Sintomas e evolução rápida
Poucas horas após os primeiros sintomas, a criança entrou em choque séptico. A infecção se espalhou rapidamente pelo corpo, levando a uma grave coagulação intravascular disseminada (CIVD), condição em que ocorre formação excessiva de coágulos nos vasos sanguíneos, comprometendo a circulação. Mady precisou de suporte de vida imediato.
Amputação e recuperação
Devido à necrose dos membros inferiores causada pela falta de irrigação sanguínea, os médicos optaram pela amputação das pernas. Após o procedimento, a menina se recupera bem e já utiliza próteses. O caso foi divulgado pela família como forma de alertar sobre os riscos da asplenia.
O que é asplenia?
A asplenia pode ser congênita ou adquirida.
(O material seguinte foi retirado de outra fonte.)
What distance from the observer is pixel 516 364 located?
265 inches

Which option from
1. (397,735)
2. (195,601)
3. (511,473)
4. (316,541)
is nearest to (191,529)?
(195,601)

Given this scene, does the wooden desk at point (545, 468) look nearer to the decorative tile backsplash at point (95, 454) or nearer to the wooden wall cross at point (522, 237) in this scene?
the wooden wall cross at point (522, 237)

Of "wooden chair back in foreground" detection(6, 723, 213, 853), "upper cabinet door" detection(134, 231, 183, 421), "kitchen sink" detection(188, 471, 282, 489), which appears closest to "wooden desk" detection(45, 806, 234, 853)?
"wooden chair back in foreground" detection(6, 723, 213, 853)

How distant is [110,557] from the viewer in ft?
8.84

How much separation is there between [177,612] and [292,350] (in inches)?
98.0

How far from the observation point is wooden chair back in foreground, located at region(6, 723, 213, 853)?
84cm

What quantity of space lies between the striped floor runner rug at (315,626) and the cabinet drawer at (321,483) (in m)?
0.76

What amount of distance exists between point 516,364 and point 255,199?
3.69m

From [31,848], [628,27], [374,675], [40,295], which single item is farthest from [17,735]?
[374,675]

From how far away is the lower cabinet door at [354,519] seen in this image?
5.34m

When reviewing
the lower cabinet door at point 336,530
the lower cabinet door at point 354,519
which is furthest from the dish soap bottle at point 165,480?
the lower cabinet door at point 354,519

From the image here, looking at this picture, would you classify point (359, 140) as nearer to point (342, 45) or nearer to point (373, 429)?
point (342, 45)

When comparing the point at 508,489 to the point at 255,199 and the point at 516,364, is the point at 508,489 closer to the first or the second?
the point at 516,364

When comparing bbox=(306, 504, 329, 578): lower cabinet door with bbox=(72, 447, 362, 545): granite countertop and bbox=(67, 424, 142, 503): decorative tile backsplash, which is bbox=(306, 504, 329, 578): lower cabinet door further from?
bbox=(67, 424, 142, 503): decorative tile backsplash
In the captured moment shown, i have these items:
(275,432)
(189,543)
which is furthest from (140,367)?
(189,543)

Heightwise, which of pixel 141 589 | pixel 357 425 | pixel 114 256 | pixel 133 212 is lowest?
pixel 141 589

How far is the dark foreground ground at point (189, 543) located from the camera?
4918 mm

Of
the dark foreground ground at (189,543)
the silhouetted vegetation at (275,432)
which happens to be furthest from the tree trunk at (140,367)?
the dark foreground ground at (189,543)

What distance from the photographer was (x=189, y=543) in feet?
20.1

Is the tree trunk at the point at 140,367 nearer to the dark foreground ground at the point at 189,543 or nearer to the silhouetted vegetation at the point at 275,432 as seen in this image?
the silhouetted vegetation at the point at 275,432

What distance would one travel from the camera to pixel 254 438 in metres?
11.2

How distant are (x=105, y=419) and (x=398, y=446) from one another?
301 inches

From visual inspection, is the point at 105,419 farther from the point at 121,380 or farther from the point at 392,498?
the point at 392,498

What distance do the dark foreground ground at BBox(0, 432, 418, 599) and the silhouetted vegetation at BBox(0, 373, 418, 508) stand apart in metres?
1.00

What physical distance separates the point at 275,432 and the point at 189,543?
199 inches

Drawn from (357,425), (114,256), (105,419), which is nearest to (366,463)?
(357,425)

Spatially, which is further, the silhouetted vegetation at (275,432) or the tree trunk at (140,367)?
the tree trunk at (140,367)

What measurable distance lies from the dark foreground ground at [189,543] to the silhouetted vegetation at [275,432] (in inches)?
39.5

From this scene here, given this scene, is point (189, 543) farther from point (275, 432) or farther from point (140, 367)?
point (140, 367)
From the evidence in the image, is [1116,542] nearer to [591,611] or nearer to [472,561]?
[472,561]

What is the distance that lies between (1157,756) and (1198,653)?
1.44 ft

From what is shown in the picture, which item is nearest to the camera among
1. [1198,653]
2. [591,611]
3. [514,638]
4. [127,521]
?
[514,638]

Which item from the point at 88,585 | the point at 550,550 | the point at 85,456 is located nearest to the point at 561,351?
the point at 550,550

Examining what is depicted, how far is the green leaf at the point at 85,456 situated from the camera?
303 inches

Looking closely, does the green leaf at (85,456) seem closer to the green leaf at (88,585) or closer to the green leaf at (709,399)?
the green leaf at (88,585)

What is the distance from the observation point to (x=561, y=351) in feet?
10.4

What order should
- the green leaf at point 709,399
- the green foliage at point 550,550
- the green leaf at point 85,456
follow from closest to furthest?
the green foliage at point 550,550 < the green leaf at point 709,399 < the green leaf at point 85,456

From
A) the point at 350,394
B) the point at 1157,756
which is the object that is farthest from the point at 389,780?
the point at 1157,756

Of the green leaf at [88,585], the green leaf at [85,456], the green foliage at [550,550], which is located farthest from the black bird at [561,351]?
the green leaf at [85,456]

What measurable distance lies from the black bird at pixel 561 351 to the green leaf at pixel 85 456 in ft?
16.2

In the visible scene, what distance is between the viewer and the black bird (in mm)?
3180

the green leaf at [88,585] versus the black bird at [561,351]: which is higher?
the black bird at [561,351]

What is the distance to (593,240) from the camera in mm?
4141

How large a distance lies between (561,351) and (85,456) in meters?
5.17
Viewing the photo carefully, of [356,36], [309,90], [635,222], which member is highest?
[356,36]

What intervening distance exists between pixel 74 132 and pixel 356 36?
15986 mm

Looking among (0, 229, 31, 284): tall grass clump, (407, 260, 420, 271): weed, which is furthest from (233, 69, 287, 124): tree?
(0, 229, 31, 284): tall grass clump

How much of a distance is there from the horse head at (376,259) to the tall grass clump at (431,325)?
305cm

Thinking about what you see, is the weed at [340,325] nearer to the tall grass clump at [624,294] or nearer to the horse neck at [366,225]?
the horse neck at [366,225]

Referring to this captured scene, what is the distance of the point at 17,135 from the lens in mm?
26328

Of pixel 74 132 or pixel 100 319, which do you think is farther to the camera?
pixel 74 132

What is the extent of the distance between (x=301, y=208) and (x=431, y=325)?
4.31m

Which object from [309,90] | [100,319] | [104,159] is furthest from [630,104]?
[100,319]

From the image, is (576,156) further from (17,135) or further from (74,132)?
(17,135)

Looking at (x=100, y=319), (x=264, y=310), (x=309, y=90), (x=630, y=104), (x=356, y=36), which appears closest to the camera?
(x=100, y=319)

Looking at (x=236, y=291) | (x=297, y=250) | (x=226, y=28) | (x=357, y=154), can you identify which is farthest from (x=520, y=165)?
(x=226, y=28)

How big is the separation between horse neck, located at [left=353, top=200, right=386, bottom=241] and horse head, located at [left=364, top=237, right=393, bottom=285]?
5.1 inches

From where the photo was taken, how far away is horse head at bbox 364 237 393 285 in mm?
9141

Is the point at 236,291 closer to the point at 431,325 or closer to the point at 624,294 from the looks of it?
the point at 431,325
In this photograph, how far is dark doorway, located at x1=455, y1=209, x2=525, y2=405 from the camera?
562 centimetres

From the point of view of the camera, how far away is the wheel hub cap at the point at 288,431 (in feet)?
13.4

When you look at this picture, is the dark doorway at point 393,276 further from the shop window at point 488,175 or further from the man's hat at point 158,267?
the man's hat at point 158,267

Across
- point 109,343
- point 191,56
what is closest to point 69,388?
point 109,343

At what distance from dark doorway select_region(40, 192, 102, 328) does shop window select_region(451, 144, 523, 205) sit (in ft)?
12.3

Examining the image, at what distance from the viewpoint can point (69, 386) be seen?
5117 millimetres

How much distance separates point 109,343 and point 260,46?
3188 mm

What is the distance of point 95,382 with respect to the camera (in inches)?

No caso de Mady, a ausência do baço não havia sido diagnosticada antes do evento. O baço é responsável por filtrar o sangue e ajudar o sistema imunológico a combater bactérias, especialmente as encapsuladas, como o pneumococo. Sem o órgão, infecções que seriam leves podem evoluir rapidamente para sepse.
Tratamento e prevenção
Pessoas com asplenia precisam de vacinação específica e uso profilático de antibióticos para prevenir infecções. No caso de Mady, o tratamento incluiu antibióticos intravenosos, suporte hemodinâmico e cirurgia. A família agora acompanha a reabilitação com fisioterapia e adaptação às próteses.